- [Task requirements]: The data below must be copied in full and without any change.

(Excerpt from a dataset)
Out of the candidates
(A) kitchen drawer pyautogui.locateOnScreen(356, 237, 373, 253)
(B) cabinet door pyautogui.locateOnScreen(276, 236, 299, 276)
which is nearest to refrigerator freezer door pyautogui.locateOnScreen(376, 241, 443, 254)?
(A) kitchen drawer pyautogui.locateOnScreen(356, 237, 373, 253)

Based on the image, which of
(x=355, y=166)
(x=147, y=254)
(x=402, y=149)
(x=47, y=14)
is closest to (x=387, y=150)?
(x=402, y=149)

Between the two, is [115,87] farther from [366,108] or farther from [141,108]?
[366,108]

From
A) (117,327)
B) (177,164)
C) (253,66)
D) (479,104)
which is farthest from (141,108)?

- [Solution to the problem]:
Out of the candidates
(A) kitchen drawer pyautogui.locateOnScreen(356, 237, 373, 253)
(B) cabinet door pyautogui.locateOnScreen(276, 236, 299, 276)
which is nearest to refrigerator freezer door pyautogui.locateOnScreen(376, 241, 443, 254)?
(A) kitchen drawer pyautogui.locateOnScreen(356, 237, 373, 253)

Based on the image, which of
(x=355, y=166)
(x=147, y=254)
(x=402, y=149)
(x=47, y=14)
is closest to (x=387, y=150)?
(x=402, y=149)

Between the two, is [115,87] farther from [366,108] or farther from [141,108]?
[366,108]

From
A) (117,327)
B) (177,164)
C) (253,66)
D) (479,104)
which is farthest from (141,108)?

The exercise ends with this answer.